Poor Rory McIlroy, who started the day with a smile on his face after recording an opening round of 63, nine under par, had his title hopes blown off course. The Holywood native had four bogeys on the front nine before his round fell apart altogether at the 11th, where a controversial pin position and the raging wind conspired to produce a double-bogey five.

Those who went out early in the day were the fortunate ones. Louis Oosthuizen, of South Africa, started two strokes behind McIlroy but benefited from a 6.41am tee time. He had seven birdies in a round of 67 that took him to 12 under par, and a position of strength at the top of the leaderboard that improved with every passing hour.

Five strokes behind Oosthuizen is Mark Calcavecchia, the 1989 Open champion, who started even earlier and also had a round of 67, while Paul Casey and Lee Westwood, the Englishmen, were glad that they were given a morning start, making 69 and 71 respectively to reach six under par. All they had to contend with was driving rain, but that was preferable to the cruel wind.

"The flags were limp and I took advantage of it," Casey said. "I'd much rather have the rain and fairly calm conditions. It's much tougher this afternoon."



Early

Graeme McDowell, who won the US Open last month, was another player to do well from an early tee time. He had a 71 in the first round but a 68 yesterday to move into the top ten. He talked about the prospect of "wreckage" in the afternoon. "There's plenty of deep coffin-like bunkers to bury wreckage in," he said.

It was King Lear weather -- "blow, winds, and crack your cheeks" -- and the Royal and Ancient Club had no alternative but to stop play for just over an hour at 2.30pm, when balls started moving on the greens at the farthest part of the course. It was the first time since 1998 that play had been suspended at an Open because of the weather.

Defending the suspension, David Rickman, the rules director for the Royal and Ancient, said: "It was not so much the average speed as the gusts that were the issue.

"What we had round about 2.30pm was a series of gusts in excess of 40 miles per hour."

Balls were moving on five of the holes, he said. "That took it from being challenging to being a lottery."

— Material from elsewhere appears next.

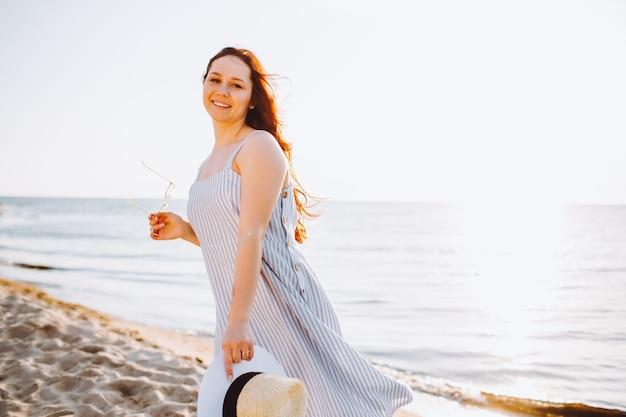 Młoda kobieta w sukience w słomkowym kapeluszu spaceruje samotnie po pustej piaszczystej plaży na brzegu morza o zachodzie słońca i uśmiecha się.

It is ironic that only 24 hours earlier, there had been complaints that the Old Course was toothless after McIlroy tore up the record book.

McIlroy woke up today still clinging to the hope he can get back into contention. But after his crushing second-round 80 -- a massive 17 more strokes than he took on Thursday -- McIlroy knows he has gone from favourite to long-shot.

The 21-year-old was one of the biggest casualties of winds gusting to 40mph, going from two ahead of Oosthuizen to 11 behind him.

Down in 38th place when the second round was called off for darkness last night, McIlroy tried his best to look on the bright side.



Calm

"If you take out Louis and Calc (Mark Calcavecchia is in second spot, five back) I'm only five shots out," he said.

"If the weather is quite calm I feel as if I've got a chance to go low, even a little bit of wind. But when it's wind like this you're relying on other players to make mistakes. It was just very, very difficult out there and I let it get away from me a little bit.

"I actually did well to par the last three holes, if I'm totally honest. It could have been an 82 or an 83.

"I'm here for the weekend so it's not all bad, but definitely a complete contrast. I don't think they should have called us off the golf course. When we got back out there the conditions hadn't changed, the wind probably got a little bit worse -- it probably wasn't a smart move.

"I'm not trying to make any excuses. Even from then I didn't hit it well and didn't put myself in the right places to try and make any birdies or make some sort of a score. It's going to be tough. It all depends what the weather is like again.

Among the tales of horror were Paul Lawrie, the 1999 champion, who had a 69 in the first round and an 82 in the second, and Nick Faldo, winner of three Open Championships, who followed a 72 with an 81.